Requirement 1:
Answer these questions using the PostSecret article.
(a) How many blank postcards did Frank Warren pass out?
(b) In what month and year did the project begin?
(c) Which four areas does the NE project involve?
Requirement 2:
Turn the paragraph in the PostSecret article that begins "Participants can reveal one secret per postcard" into a short list of its rules.
Requirement 3:
Reproduce everything in the PostSecret article from "Postsecret.com, the official" down to "Tarrant County College.", swapping "Sunday" for "Saturday".

Excerpt provided:

Postcards represent deepest secrets

By Keisha McDuffie/ne news editor

Postcard from PostSecret.com
Postcard from PostSecret.com

No one could predict the magnitude of what a few anonymous postcards could do, until now.

Frank Warren, artist, author and volunteer, passed out 3,000 blank postcards with one request written on them “send me your secrets.”

The request resulted in the receipt of more than 20,000 postcards from all over the world—Australia, Ireland, Hong Kong and India just to name a few—since its inception in November 2004.

The postcards have become the content of three books: My Secret: A Postsecret Book, Postsecret: Extraordinary Confessions from Ordinary Lives and The Secret Lives of Men and Women: A Postsecret Book.

Postsecret.com, the official Web site, has had a record-breaking number of hits—63,123,575 to date. Every Sunday, Warren posts new postcards on the site.

Now the project has arrived at Tarrant County College.

The NE Campus humanities division is sponsoring Private Lives: Personal Secrets Revealed, a project inspired by Warren and his Postsecret idea.

The NE project involves four areas—speech, drama, music and art—and has three phases. The first concerns the actual postcards themselves, spreading the word and, more importantly, receiving postcards back.

Students and faculty are distributing the blank cards throughout the community. They are pre-addressed so they can be returned to NE Campus.

Postcard from PostSecret.com
Postcard from PostSecret.com

Participants can reveal one secret per postcard, as long as it is true and has never been told before. They can use any kind of mailable material, but they must be brief, the fewer words the better, and use clear, bold lettering.

Available data:

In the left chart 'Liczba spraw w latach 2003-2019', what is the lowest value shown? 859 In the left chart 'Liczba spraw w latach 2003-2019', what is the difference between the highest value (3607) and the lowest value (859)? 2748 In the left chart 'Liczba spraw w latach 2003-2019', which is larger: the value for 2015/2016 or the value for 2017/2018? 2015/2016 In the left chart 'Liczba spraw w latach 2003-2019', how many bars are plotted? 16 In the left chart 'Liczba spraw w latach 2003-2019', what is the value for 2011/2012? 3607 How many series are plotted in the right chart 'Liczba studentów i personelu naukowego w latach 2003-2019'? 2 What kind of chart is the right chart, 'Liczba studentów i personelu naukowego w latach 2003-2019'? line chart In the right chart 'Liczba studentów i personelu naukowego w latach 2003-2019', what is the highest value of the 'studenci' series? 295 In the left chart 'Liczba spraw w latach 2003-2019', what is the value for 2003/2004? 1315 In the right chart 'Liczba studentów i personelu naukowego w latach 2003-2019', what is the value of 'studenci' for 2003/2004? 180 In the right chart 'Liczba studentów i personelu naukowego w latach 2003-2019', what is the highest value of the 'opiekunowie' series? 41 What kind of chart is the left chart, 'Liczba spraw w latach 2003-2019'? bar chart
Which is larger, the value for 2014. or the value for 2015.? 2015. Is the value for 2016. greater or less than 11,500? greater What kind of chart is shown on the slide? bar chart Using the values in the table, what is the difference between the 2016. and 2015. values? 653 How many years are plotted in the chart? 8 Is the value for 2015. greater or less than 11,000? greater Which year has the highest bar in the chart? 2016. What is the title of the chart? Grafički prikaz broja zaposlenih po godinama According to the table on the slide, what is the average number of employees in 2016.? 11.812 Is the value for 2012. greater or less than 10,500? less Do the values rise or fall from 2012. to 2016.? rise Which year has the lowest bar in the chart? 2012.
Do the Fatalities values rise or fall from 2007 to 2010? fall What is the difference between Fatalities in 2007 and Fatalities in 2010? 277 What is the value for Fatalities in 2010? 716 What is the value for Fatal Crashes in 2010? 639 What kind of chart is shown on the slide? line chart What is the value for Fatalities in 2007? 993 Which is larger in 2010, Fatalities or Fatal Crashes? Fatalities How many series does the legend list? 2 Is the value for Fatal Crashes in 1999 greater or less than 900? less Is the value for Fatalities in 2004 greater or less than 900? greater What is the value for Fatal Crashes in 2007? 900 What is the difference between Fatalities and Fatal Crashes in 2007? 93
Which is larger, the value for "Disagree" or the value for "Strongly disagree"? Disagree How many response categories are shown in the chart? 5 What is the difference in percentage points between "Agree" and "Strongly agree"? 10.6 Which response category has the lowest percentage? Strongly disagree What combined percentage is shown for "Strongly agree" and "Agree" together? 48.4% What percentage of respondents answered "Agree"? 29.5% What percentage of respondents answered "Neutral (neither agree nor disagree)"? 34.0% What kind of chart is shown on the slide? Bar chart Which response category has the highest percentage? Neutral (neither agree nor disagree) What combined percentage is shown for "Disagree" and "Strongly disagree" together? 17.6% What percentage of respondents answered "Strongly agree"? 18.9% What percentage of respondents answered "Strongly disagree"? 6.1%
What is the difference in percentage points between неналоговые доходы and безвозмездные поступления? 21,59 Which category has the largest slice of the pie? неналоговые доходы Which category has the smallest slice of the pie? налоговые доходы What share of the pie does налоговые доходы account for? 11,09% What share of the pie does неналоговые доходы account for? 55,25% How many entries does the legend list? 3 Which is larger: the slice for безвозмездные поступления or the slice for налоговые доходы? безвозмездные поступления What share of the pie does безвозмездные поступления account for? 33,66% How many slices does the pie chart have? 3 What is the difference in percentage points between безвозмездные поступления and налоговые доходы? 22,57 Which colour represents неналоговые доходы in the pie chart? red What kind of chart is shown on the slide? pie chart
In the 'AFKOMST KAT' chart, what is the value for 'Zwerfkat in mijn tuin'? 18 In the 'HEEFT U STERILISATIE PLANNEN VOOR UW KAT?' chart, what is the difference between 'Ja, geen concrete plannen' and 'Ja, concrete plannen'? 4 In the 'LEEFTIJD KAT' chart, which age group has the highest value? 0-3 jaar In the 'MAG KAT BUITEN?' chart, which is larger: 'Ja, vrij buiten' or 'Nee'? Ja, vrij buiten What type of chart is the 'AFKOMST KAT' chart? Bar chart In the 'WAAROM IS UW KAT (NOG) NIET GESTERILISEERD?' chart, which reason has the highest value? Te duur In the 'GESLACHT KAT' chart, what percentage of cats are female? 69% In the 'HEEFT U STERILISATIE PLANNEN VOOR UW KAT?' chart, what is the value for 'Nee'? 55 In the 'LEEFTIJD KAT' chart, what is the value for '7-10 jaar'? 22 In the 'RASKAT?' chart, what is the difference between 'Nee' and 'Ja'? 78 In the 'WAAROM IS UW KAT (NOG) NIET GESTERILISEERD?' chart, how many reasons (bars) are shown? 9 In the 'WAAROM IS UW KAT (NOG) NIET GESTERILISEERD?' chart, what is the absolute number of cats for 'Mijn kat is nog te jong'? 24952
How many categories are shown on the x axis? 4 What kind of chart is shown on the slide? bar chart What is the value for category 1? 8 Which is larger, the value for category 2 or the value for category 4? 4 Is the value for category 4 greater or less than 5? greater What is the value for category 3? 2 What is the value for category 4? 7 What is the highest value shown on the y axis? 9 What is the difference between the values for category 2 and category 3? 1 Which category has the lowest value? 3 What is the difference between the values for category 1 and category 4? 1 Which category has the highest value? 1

Final answer 1:
(a) 3,000
(b) November 2004
(c) Speech, drama, music and art

Final answer 2:
- One secret per postcard
- The secret must be true and never told before
- Any mailable material may be used
- Keep it brief, with as few words as possible
- Use clear, bold lettering

Final answer 3:
Postsecret.com, the official Web site, has had a record-breaking number of hits—63,123,575 to date. Every Saturday, Warren posts new postcards on the site.

Now the project has arrived at Tarrant County College.